この機能は パブリック プレビュー段階です。

ワークスペースに外部MCPサーバーをインストールしたら、Databricksが管理するプロキシURLに接続することで、エージェントコード内でそのサーバーを使用します。プロキシは、外部サーバーを管理対象のMCPサーバーのように動作させ、認証とトークン管理を処理します。

外部MCPサーバーをインストールするには、 「外部MCPサーバーのインストール」を参照してください。

外部MCPサーバーに接続します

プロキシ URL パターンはhttps://<workspace-hostname>/api/2.0/mcp/external/<connection-name>で、 <connection-name>は外部サービス用に登録したUnity Catalog接続です。

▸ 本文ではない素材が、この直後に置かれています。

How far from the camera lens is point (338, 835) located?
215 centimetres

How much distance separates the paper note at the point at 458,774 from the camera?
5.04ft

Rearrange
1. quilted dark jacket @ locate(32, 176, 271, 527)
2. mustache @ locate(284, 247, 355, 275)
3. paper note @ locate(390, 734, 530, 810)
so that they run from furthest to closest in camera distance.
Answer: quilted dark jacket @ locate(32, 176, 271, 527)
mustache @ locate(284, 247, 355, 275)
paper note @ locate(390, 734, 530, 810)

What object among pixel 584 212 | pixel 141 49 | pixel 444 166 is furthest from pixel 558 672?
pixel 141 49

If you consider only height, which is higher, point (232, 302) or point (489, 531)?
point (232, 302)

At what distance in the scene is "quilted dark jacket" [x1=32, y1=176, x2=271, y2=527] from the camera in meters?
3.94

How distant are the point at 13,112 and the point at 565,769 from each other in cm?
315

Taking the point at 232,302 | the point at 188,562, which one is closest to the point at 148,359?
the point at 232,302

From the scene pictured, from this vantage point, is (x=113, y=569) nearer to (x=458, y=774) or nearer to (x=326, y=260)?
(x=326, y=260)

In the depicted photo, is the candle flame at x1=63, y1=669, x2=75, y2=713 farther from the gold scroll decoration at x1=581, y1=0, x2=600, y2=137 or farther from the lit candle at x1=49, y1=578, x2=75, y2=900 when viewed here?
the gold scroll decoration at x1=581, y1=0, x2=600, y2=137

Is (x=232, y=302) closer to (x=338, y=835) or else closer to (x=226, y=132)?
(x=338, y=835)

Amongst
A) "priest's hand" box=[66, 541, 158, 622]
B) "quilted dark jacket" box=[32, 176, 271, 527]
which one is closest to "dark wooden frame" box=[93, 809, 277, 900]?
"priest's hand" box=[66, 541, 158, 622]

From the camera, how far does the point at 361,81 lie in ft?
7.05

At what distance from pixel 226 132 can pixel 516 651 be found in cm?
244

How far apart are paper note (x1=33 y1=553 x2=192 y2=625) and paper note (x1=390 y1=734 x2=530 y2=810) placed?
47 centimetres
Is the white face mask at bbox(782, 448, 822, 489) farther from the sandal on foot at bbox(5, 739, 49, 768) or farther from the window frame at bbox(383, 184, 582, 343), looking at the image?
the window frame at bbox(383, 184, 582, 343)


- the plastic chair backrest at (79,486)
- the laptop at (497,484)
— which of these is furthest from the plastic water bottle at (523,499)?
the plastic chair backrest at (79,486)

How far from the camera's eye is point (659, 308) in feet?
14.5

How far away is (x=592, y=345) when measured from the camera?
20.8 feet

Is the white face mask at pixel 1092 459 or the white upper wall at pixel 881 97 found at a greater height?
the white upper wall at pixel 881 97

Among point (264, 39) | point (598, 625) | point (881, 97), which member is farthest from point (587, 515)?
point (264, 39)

ご使用のエージェントフレームワークとデプロイメントターゲットに一致するタブを選択してください。

Python
from agents import Agent, Runner
from databricks.sdk import WorkspaceClient
from databricks_openai.agents import McpServer

workspace_client = WorkspaceClient()
host = workspace_client.config.host

async with McpServer(
url=f"{host}/api/2.0/mcp/external/<connection-name>",
name="external-service",
workspace_client=workspace_client,
) as external_server:
agent = Agent(
name="Connected agent",
instructions="You are a helpful assistant with access to external services.",
model="databricks-claude-sonnet-4-5",
mcp_servers=[external_server],
)
result = await Runner.run(agent, "Send a Slack message to the team about the deployment")
print(result.final_output)

アプリにdatabricks.ymlのUnity Catalog接続へのアクセス権限を付与します。

YAML
resources:
apps:
my_agent_app:
resources:
- name: 'my_connection'
uc_securable:
securable_full_name: '<connection-name>'
securable_type: 'CONNECTION'
permission: 'USE_CONNECTION'

下位レベル:MCP SDKを直接使用する

Databricksが提供するフレームワークヘルパーを使用していない場合は、標準のMCP SDKを使用してプロキシURLを呼び出してください。このパターンはフレームワークに依存しません。カスタムオーケストレーションを行う場合や、セッションを直接制御する必要がある場合に使用してください。

Python
%pip install -U databricks-sdk databricks_mcp tabulate databricks_ai_bridge
%restart_python

import json
from databricks.sdk import WorkspaceClient
from databricks_mcp import DatabricksOAuthClientProvider
from mcp.client.streamable_http import streamablehttp_client as connect
from mcp import ClientSession


async def main():
app_url = "https://<workspace-hostname>/api/2.0/mcp/external/<connection-name>"
client = WorkspaceClient()

async with connect(app_url, auth=DatabricksOAuthClientProvider(client)) as (
read_stream,
write_stream,
_,
):
async with ClientSession(read_stream, write_stream) as session:
await session.initialize()
tools = await session.list_tools()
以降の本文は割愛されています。